When a batter takes a pitch with more strikes, he tends to be fooled by the pitch, either because he was expecting something other than what he got, or because of the pitch itself (a very big breaking curve, for example). The umpire will tend to be fooled as well. And of course, if a batter takes a borderline pitch with, say, an 0-2 count, the umpire often thinks, "It must have been a ball for the batter to take that pitch with 2 strikes..."

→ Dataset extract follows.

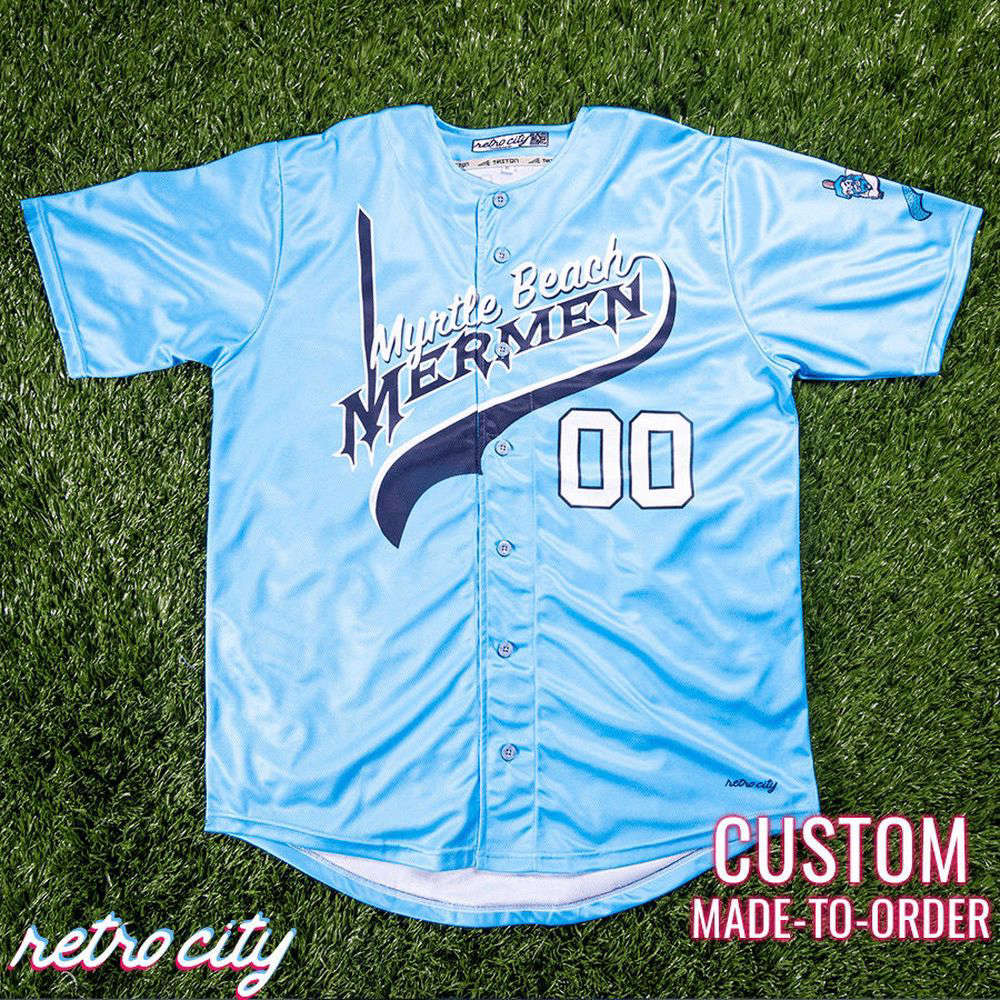Myrtle Beach Mermen Kenny Powers Full-Button Baseball Jersey Custom - lylyprint.com T-Shirts, Hoodie, Sweatshirt (Image 4)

Very interesting analysis. I wonder if you would get a better fit using the square of the horizontal and vertical distance. It seems to me that a pitch right down the middle and one just one or two inches off the center of the zone would be called strikes with essentially equal probability (hopefully near one), while each inch nearer the edges would be increase in a non-linear way the likliehood of being called a ball.

MGL,

For the swing rate in/out of the zone by count I used the 50% strike contour for that count, not the overall one, as the boundary. The higher swing rate at 3-2 than 2-2 is surprising, I think one reason is pitch type frequency. At 3-2 a fastball is much more likely than at 2-2 and batters swing at fastballs more often than other pitches. I should have broken up the analysis by pitch type.

I am not sure if there is anyway we could know, but I tend to agree with your suggestion that the change in strike zone size is not a conscious decision of the umpire.

Gary H. that is a good idea. I bet you are right that the probability based on distance is highly nonlinear.